(Pictures with short captions)
---------------
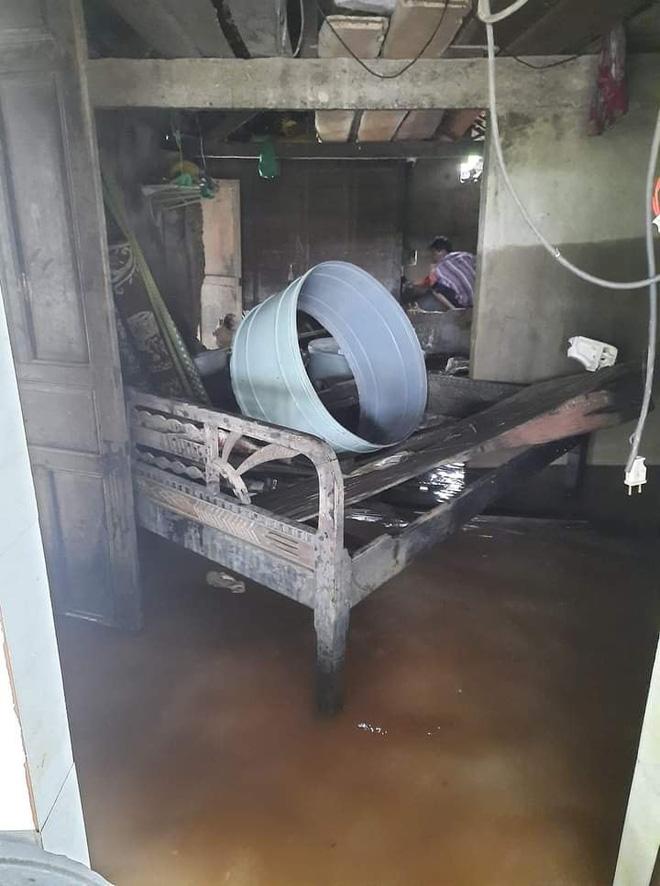 Khung cảnh nhà cửa tan hoang sau trận đại hồng thuỷ ở Quảng Bình: Tài sản bị ngâm nước nhầy nhụa bùn đất, thóc mọc mầm, vật nuôi chết hàng loạt-19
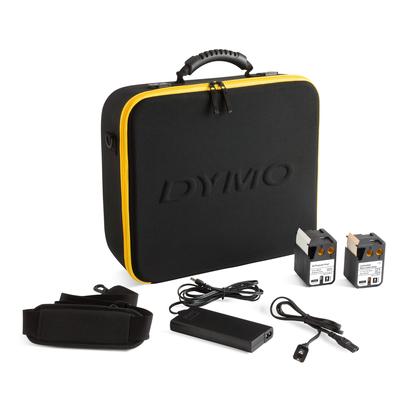 Dymo labelprinter: XTL 500 Kit - Zwart, Geel, QWERTZ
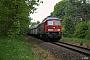 "LTS 0673 - Railion ""233 441-5"" 21.05.2010 - See (b.Niesky)Torsten Frahn"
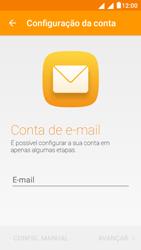 """Alcatel Pixi 4 (5"""") - Email - Configurar a conta de Email -  9"""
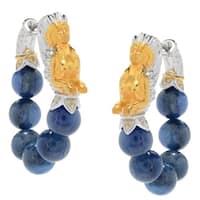 Michael Valitutti Palladium Silver Paris Kyanite Beaded Strand Hoop Earrings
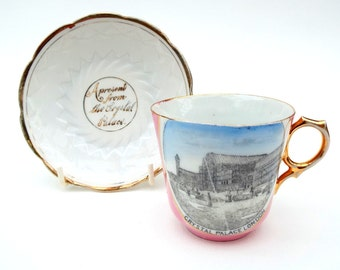 Crystal Palace Tea Cup, Antique Souvenir Ware, Small London  Cup  Saucer, Pink Lustreware Tea Cup, Crystal Palace, Houses of Parliament Cup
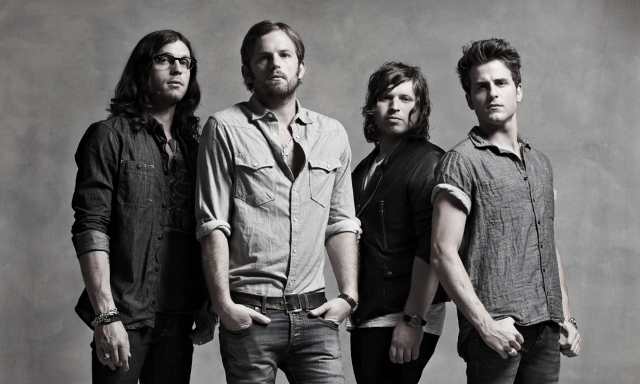 Detalhes do disco do Kings Of Leon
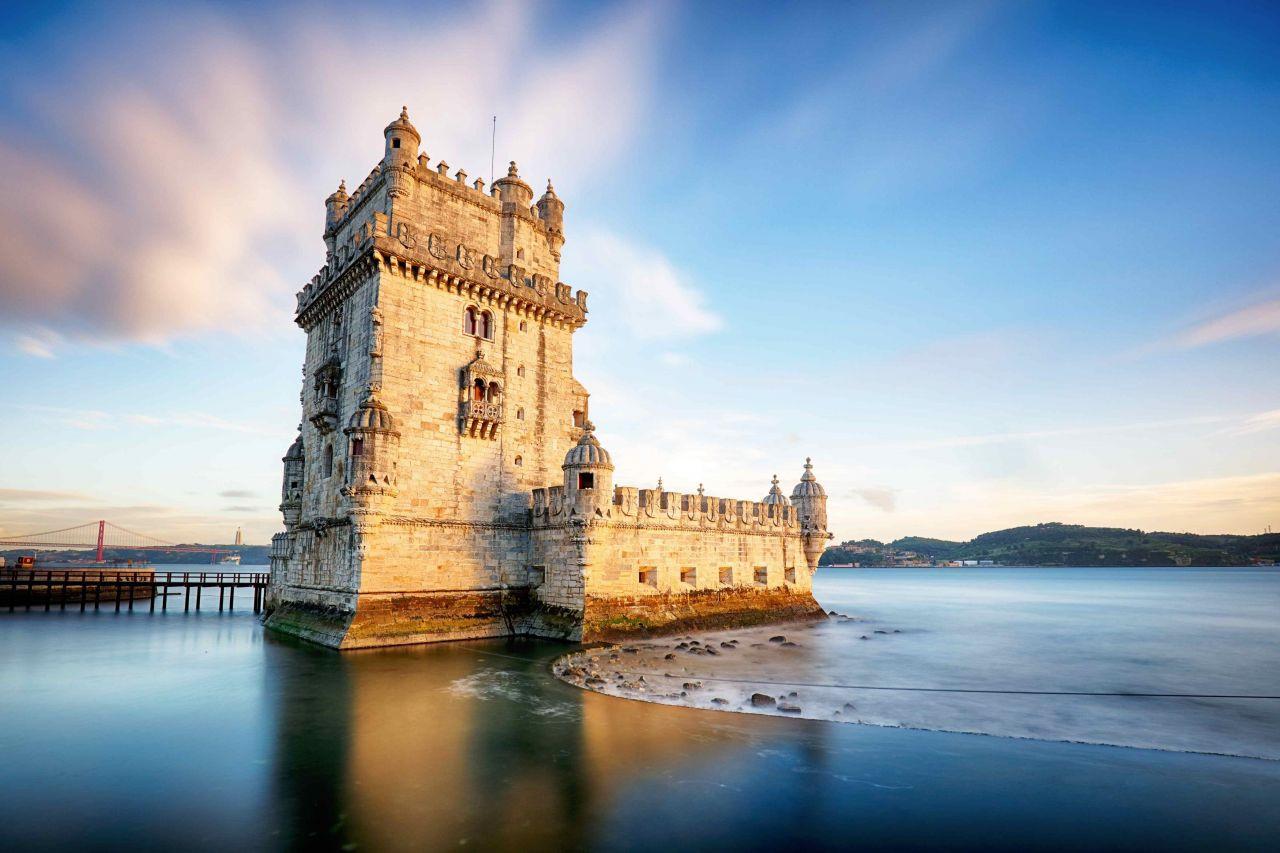 Batı Avrupa'nın renkli şehri: Lizbon - Sayfa 3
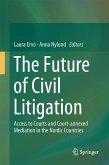 The Future of Civil Litigation (eBook, PDF)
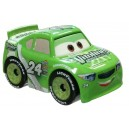 Chase Racelott Exclusive Cars Die-Cast Mini Racers Mattel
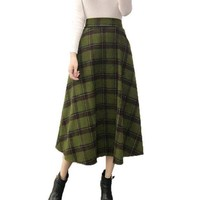 Plaid Skirt Women Long A-Line Skirt British Style Woolen Plaid Skirt Winter Vintage Wool Elasticity High Waist OL Pleated Skirts
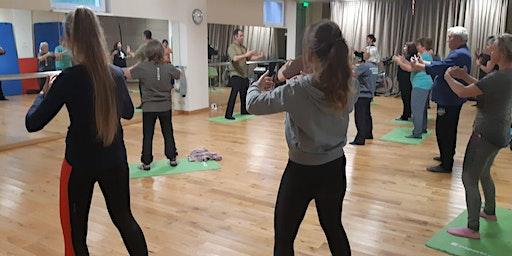 Qi Gong Workshop Deep Healing Qi Gong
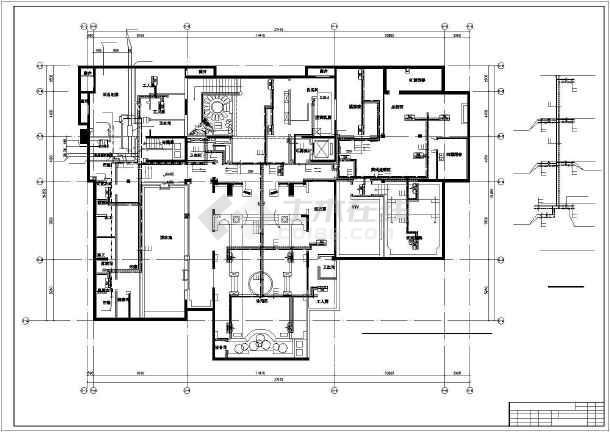点击查看[北京]高档别墅暖通空调施工图第1张大图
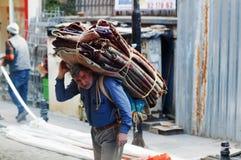 Trabajador de Estambul Fotografía de archivo libre de regalías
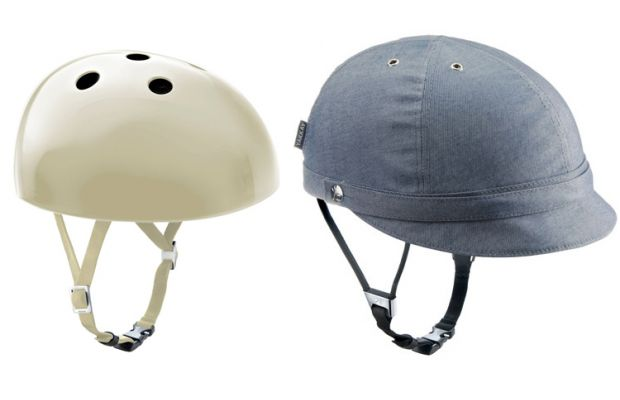 "A sleek, modern helmet with optional denim cover from Denmark-based company Yakkay. ""Brainwear for smart people."""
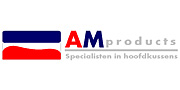 AMproducts_logo
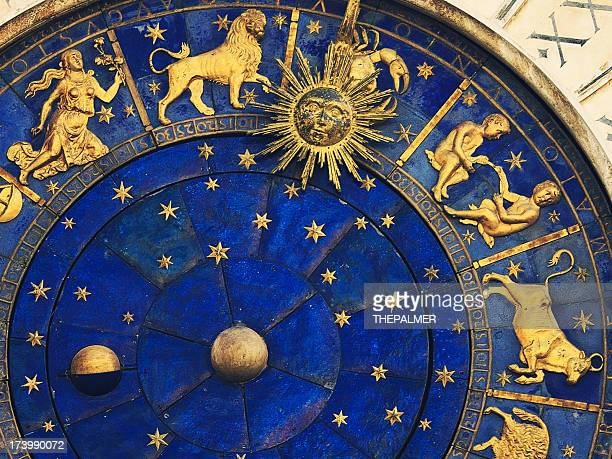 venetian clock - astrology sign stock photos and pictures
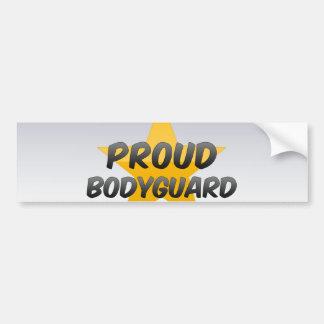 Proud Bodyguard Car Bumper Sticker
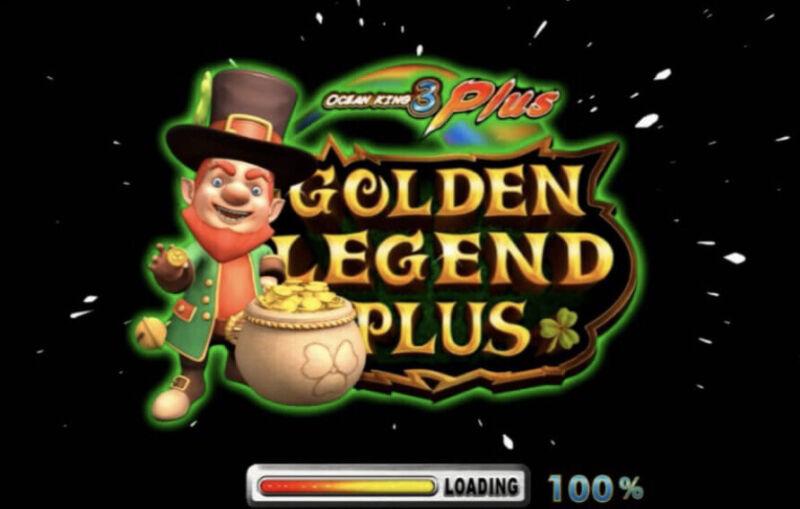 Ocean King 3 -GOLDEN LEGEND PLUS- SKILL FISH TABLE GAME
---------------
WHAT IS NEEDED >>
Where a line contains "0673 - Railion", begin there and set down exactly each line through the end of the data above, omitting any pictures.

RESULT OF THIS EXERCISE >>
 "LTS 0673 - Railion ""233 441-5"" 21.05.2010 - See (b.Niesky)Torsten Frahn"
 """Alcatel Pixi 4 (5"""") - Email - Configurar a conta de Email -  9"""
 Michael Valitutti Palladium Silver Paris Kyanite Beaded Strand Hoop Earrings
 Crystal Palace Tea Cup, Antique Souvenir Ware, Small London  Cup  Saucer, Pink Lustreware Tea Cup, Crystal Palace, Houses of Parliament Cup
 Detalhes do disco do Kings Of Leon
 Batı Avrupa'nın renkli şehri: Lizbon - Sayfa 3
 The Future of Civil Litigation (eBook, PDF)
 Chase Racelott Exclusive Cars Die-Cast Mini Racers Mattel
 Plaid Skirt Women Long A-Line Skirt British Style Woolen Plaid Skirt Winter Vintage Wool Elasticity High Waist OL Pleated Skirts
 Qi Gong Workshop Deep Healing Qi Gong
点击查看[北京]高档别墅暖通空调施工图第1张大图
 Trabajador de Estambul Fotografía de archivo libre de regalías
 "A sleek, modern helmet with optional denim cover from Denmark-based company Yakkay. ""Brainwear for smart people."""
 AMproducts_logo
 venetian clock - astrology sign stock photos and pictures
 Proud Bodyguard Car Bumper Sticker
 Ocean King 3 -GOLDEN LEGEND PLUS- SKILL FISH TABLE GAME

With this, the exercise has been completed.